A Gardening Society against Its Members: Who Will Win the Battle for Information?
For years now, a gardening society member from Leningrad Oblast has been fighting against that society for access to documents on its economic and financial activities (including its charter, contracts, revenue/expense estimations, balance sheets, general and board meetings’ protocols, etc.) The society has been thoroughly hiding information what it spends member fees for.
The Kirovsk town court of the Leningrad Oblast supported the citizen’s claim and obliged the society to provide the applicant with most of documents he requested. However, the society filed a cassation appeal to the Leningrad Oblast Court, stating that the lower-instance court had violated the Article 27, Paragraph 3 of the Federal Law On Horticultural, Market-Gardening and Dacha Non-Commercial Associations of Citizens. The society believes that this legal norm is exhaustive.

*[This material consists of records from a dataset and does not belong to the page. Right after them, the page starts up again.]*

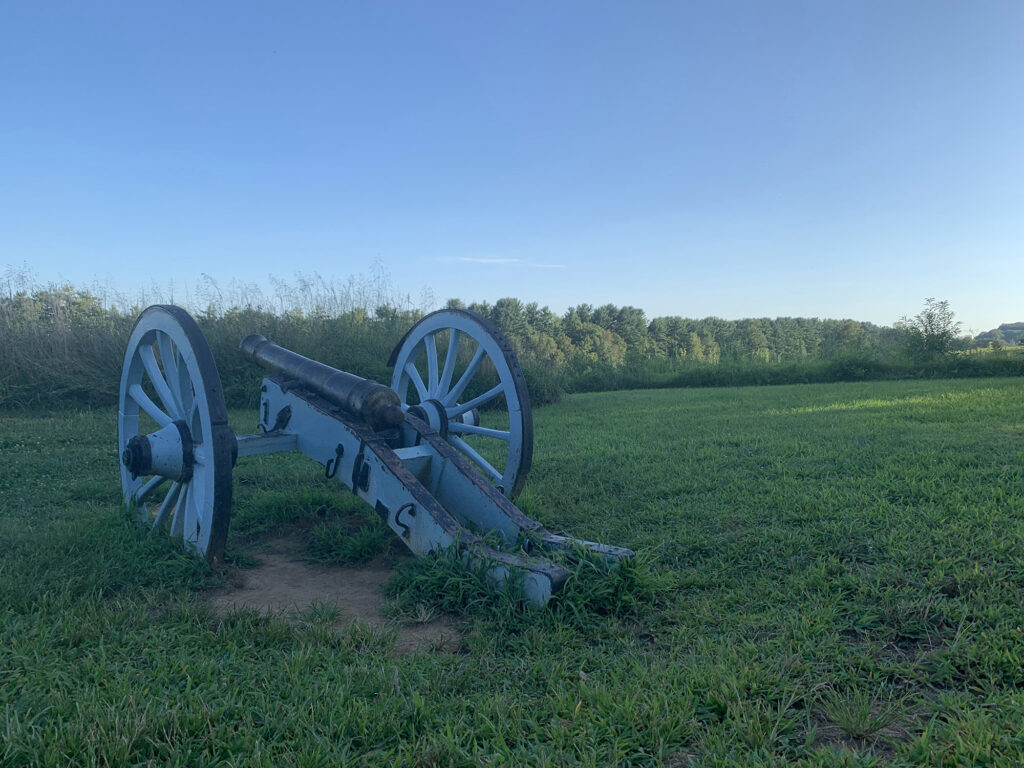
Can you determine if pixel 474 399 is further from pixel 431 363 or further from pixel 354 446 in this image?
pixel 354 446

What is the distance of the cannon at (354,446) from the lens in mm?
2982

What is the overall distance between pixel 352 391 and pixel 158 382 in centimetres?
113

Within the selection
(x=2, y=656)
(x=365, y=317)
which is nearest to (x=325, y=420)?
(x=2, y=656)

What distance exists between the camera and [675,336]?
171ft

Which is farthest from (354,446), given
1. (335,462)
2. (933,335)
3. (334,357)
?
(933,335)

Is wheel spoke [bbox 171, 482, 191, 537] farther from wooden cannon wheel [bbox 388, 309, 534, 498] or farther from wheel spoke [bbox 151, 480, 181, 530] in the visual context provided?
wooden cannon wheel [bbox 388, 309, 534, 498]

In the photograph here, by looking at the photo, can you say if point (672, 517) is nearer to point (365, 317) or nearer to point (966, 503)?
point (966, 503)

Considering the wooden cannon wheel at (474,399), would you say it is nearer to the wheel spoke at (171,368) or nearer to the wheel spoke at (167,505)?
the wheel spoke at (171,368)

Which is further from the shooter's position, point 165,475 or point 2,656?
point 165,475

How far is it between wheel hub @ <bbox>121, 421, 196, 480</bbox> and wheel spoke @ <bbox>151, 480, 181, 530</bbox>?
0.28m

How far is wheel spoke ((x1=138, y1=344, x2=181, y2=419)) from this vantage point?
11.8 feet

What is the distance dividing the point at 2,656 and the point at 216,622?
65 cm

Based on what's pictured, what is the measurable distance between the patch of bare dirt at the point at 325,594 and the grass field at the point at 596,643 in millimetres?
90

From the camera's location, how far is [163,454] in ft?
10.7
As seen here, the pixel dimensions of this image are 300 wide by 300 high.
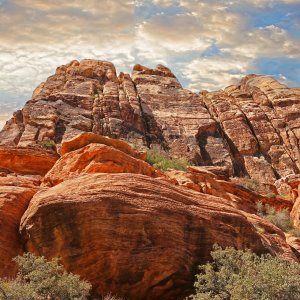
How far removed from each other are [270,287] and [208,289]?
7.77ft

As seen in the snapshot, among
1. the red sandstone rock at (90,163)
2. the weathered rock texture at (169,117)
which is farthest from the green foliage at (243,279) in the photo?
the weathered rock texture at (169,117)

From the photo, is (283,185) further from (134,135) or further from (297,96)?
(297,96)

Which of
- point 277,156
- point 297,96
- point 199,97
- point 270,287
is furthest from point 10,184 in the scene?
point 297,96

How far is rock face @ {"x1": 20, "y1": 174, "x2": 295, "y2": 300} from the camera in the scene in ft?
48.5

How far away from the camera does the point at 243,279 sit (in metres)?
13.5

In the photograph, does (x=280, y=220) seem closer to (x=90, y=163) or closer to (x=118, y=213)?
(x=90, y=163)

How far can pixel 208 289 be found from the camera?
48.2 ft

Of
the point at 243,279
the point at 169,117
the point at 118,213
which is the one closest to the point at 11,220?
the point at 118,213

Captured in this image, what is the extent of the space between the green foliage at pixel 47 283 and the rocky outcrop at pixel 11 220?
1.49 metres

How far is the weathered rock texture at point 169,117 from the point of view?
224 ft

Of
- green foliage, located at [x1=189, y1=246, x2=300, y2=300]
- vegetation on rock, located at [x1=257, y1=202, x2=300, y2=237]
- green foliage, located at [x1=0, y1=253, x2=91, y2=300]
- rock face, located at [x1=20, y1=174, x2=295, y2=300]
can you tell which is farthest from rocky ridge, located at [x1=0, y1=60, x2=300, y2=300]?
green foliage, located at [x1=0, y1=253, x2=91, y2=300]

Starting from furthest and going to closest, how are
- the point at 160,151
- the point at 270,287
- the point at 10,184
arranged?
1. the point at 160,151
2. the point at 10,184
3. the point at 270,287

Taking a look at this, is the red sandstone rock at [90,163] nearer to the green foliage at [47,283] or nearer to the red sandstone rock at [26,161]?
the red sandstone rock at [26,161]

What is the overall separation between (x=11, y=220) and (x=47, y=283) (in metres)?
3.73
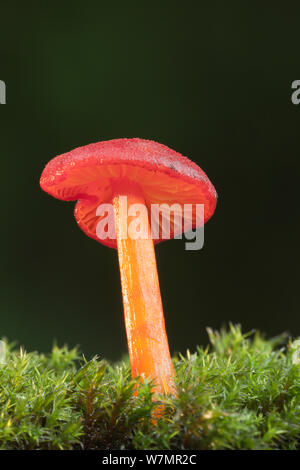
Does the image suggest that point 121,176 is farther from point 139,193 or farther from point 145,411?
point 145,411

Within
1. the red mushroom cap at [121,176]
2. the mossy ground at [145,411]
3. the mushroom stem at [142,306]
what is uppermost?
the red mushroom cap at [121,176]

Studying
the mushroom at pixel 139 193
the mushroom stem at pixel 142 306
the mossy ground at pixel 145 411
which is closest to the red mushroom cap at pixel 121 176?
the mushroom at pixel 139 193

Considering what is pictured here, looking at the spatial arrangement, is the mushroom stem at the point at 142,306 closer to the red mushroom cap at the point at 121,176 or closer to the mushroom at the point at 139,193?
the mushroom at the point at 139,193

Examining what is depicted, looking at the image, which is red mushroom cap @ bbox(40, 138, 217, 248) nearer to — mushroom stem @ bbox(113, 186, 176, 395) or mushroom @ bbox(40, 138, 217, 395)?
mushroom @ bbox(40, 138, 217, 395)

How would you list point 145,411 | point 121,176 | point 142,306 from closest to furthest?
point 145,411 → point 142,306 → point 121,176

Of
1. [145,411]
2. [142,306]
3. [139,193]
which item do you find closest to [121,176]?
[139,193]

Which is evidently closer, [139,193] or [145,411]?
[145,411]
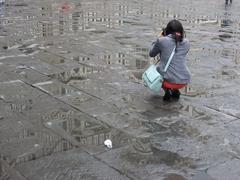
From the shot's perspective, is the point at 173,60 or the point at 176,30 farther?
the point at 173,60

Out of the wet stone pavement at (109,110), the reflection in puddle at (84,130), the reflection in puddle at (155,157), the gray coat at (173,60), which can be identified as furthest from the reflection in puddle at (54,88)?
the reflection in puddle at (155,157)

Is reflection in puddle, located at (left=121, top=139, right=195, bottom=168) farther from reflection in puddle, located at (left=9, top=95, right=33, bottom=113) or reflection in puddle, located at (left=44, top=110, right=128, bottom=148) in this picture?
reflection in puddle, located at (left=9, top=95, right=33, bottom=113)

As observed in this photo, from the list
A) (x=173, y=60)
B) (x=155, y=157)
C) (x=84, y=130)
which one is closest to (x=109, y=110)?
(x=84, y=130)

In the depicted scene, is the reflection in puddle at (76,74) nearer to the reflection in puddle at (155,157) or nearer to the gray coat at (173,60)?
the gray coat at (173,60)

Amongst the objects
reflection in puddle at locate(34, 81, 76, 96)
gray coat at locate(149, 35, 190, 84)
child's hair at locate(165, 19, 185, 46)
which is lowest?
reflection in puddle at locate(34, 81, 76, 96)

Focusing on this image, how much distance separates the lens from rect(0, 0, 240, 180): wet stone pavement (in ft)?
15.9

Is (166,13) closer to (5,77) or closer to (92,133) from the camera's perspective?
(5,77)

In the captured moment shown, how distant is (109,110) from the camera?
21.2 ft

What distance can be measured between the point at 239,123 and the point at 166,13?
11.1m

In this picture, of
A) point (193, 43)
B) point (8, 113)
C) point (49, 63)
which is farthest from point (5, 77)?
point (193, 43)

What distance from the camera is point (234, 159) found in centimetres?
511

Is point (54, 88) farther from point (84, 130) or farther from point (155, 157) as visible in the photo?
point (155, 157)

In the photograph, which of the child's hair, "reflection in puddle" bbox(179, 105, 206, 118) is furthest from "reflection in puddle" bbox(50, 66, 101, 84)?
"reflection in puddle" bbox(179, 105, 206, 118)

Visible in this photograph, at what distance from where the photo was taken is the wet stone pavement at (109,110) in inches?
191
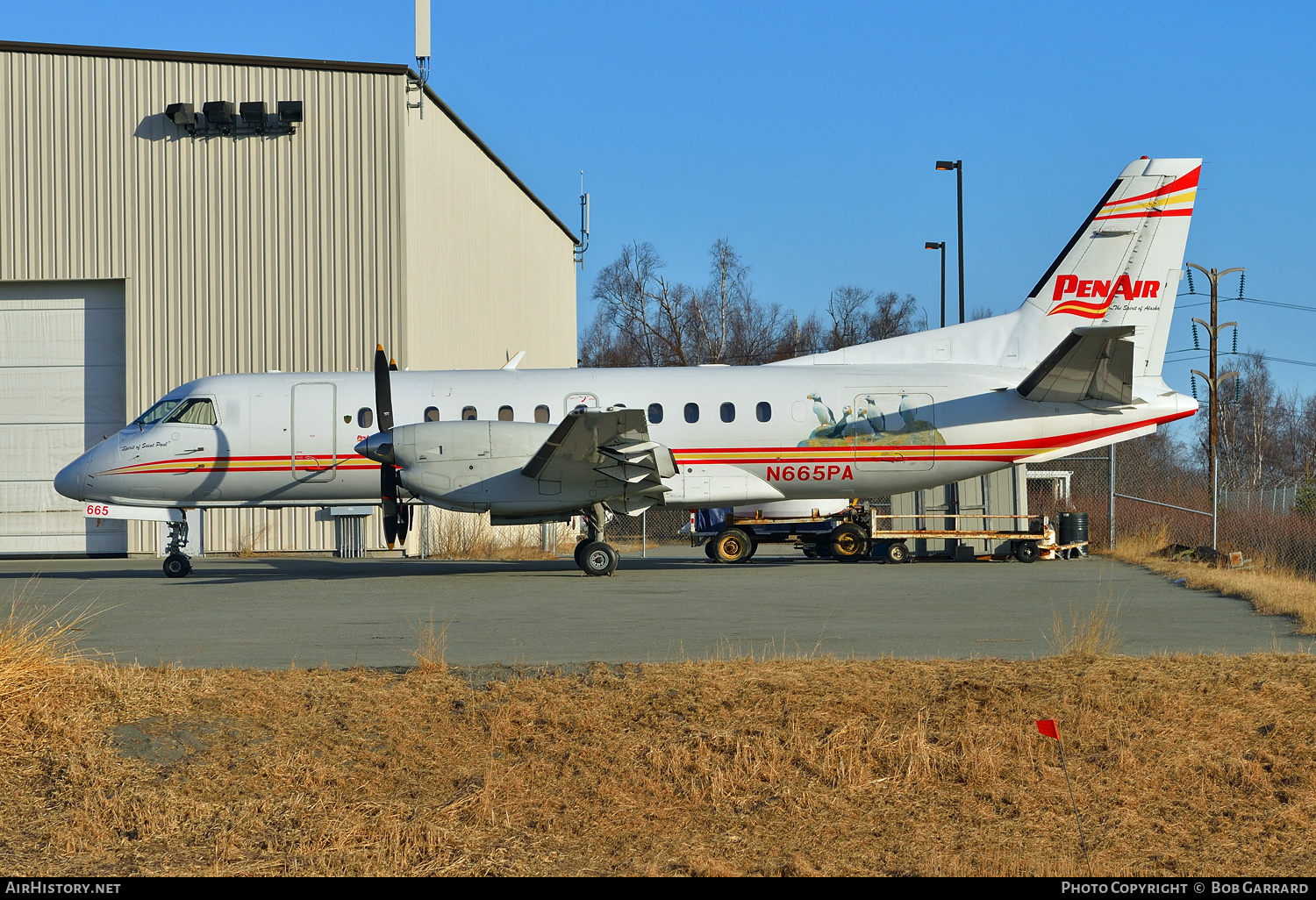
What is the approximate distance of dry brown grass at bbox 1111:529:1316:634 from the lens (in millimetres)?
12953

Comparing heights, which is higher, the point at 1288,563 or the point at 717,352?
the point at 717,352

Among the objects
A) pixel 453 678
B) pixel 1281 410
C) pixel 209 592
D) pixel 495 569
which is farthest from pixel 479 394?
pixel 1281 410

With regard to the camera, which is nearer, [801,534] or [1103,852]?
[1103,852]

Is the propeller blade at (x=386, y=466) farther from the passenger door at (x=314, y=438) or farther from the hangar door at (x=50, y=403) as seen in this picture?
the hangar door at (x=50, y=403)

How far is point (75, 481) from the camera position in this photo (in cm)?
1992

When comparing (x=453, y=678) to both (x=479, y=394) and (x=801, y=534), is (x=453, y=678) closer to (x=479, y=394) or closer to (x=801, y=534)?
(x=479, y=394)

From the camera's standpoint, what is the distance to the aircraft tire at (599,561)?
1906 centimetres

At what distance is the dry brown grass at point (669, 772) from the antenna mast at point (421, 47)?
22807 millimetres

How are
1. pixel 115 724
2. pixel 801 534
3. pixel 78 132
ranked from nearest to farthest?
1. pixel 115 724
2. pixel 801 534
3. pixel 78 132

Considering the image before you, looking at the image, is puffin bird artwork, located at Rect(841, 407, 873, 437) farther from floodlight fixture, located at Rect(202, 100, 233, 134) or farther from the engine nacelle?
floodlight fixture, located at Rect(202, 100, 233, 134)

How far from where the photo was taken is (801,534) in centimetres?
2503

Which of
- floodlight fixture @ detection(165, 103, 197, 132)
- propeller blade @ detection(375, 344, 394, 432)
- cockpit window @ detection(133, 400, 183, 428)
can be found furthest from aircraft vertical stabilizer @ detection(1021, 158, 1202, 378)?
floodlight fixture @ detection(165, 103, 197, 132)

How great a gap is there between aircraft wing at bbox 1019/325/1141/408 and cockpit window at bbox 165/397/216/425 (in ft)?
47.0
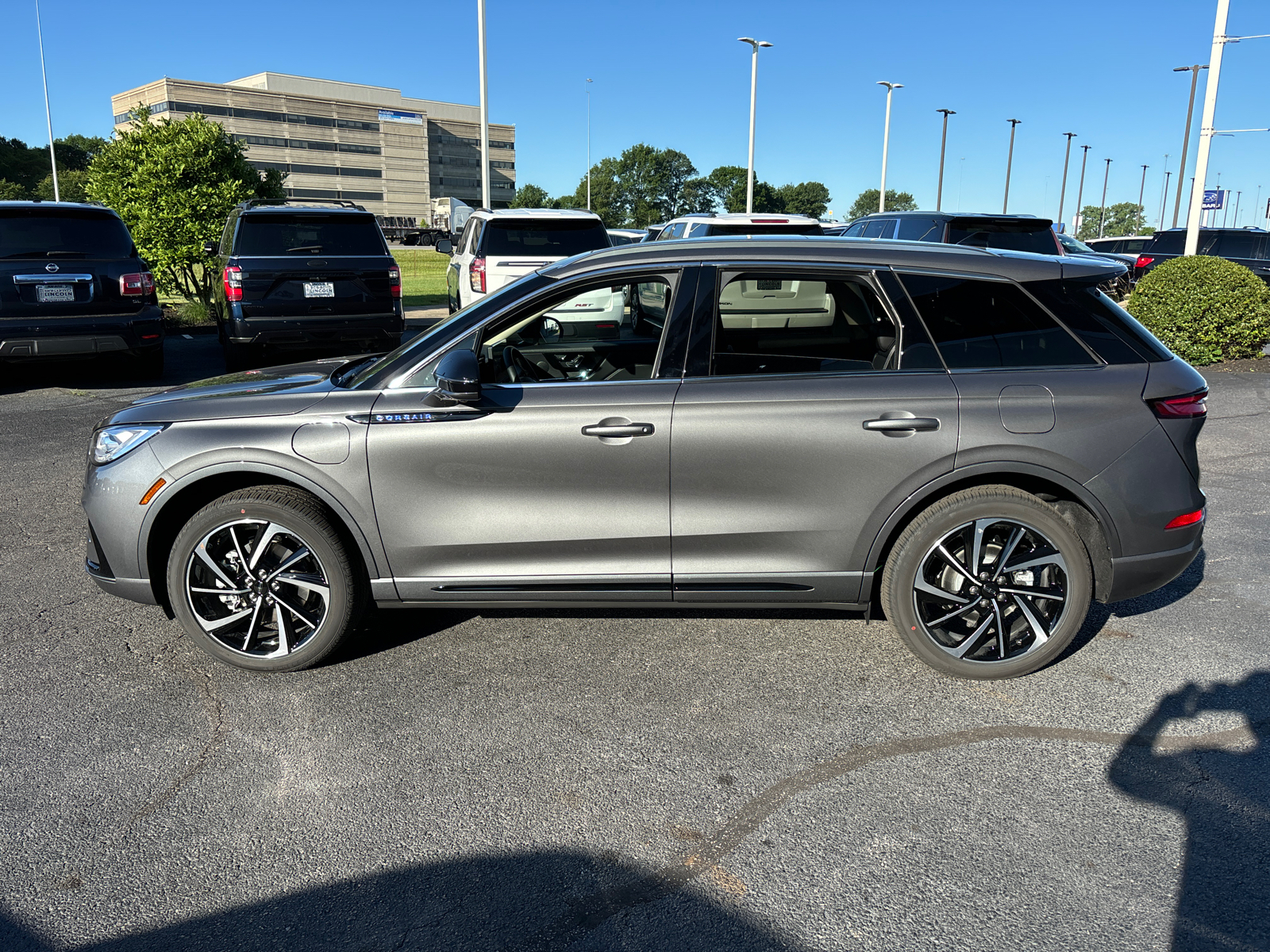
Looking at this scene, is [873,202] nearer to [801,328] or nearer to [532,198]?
[532,198]

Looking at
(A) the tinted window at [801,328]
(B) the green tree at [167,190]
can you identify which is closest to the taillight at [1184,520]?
(A) the tinted window at [801,328]

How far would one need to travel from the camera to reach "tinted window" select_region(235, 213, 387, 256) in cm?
1092

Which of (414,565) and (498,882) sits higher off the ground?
(414,565)

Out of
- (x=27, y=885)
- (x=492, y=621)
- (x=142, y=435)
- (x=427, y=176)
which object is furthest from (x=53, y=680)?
(x=427, y=176)

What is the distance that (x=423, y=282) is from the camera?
2905cm

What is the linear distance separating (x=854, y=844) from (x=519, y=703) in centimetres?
142

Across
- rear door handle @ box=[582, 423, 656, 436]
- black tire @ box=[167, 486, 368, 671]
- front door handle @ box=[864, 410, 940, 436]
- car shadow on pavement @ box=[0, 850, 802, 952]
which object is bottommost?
car shadow on pavement @ box=[0, 850, 802, 952]

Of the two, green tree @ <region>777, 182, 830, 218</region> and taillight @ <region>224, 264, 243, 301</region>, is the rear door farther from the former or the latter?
green tree @ <region>777, 182, 830, 218</region>

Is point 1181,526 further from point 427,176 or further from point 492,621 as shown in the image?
point 427,176

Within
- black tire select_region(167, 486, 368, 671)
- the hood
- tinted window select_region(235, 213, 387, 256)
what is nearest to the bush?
tinted window select_region(235, 213, 387, 256)

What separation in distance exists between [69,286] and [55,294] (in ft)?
0.51

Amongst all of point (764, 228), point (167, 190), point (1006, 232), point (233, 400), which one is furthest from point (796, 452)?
point (167, 190)

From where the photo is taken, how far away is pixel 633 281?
3941 mm

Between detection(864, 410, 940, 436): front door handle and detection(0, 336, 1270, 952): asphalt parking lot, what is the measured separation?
0.90 meters
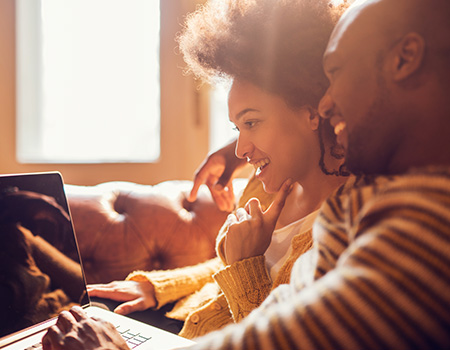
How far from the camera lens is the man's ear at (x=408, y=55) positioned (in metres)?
0.36

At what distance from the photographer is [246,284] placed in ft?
2.51

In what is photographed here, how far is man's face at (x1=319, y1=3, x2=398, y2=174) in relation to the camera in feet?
1.26

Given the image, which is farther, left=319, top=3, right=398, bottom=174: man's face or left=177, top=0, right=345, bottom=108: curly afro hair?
left=177, top=0, right=345, bottom=108: curly afro hair

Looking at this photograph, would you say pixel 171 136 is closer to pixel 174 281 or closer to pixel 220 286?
pixel 174 281

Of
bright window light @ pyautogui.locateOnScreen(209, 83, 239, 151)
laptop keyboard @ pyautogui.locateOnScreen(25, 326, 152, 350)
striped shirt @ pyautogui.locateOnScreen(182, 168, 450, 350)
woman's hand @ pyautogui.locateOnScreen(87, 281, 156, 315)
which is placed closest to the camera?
striped shirt @ pyautogui.locateOnScreen(182, 168, 450, 350)

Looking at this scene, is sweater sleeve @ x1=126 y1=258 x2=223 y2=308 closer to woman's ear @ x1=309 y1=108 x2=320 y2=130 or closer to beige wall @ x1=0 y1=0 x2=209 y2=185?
woman's ear @ x1=309 y1=108 x2=320 y2=130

The Leningrad Oblast Court agreed with the gardening society’s arguments and cancelled the first-instance court decision regarding the documents not mentioned in the Article 27, Paragraph 3. Administrative appeal court instances agreed with the oblast court’s position, so that the applicant has got right only to get copies of general and board meetings’ protocols; this gives no possibility to check the society’s expenditures.
Meanwhile, the Article 27, Paragraph 3 of the above-mentioned law contains no prohibitions for any information access, it only permits access to protocols. Moreover, Article 19 of the same law states that members have right to “get information on association managing and control bodies’ activities”.
The constitutional right of citizens to get information may be restricted only by federal law; the law in question contains no restrictions of information access for the associations’ members.
Interpreting the law provisions this way, the citizen, supported by the FIF lawyers, filed a claim in order to contest actual law implementation practice.
We believe it is absurd when an association member has no right to know what activities the association, a gardening society for example, performs really and how it spends member fees. However, at present, the gardening society has defeated its member in the battle for information access.
But the battle is not over. We will now be waiting for the Constitutional Court’s opinion.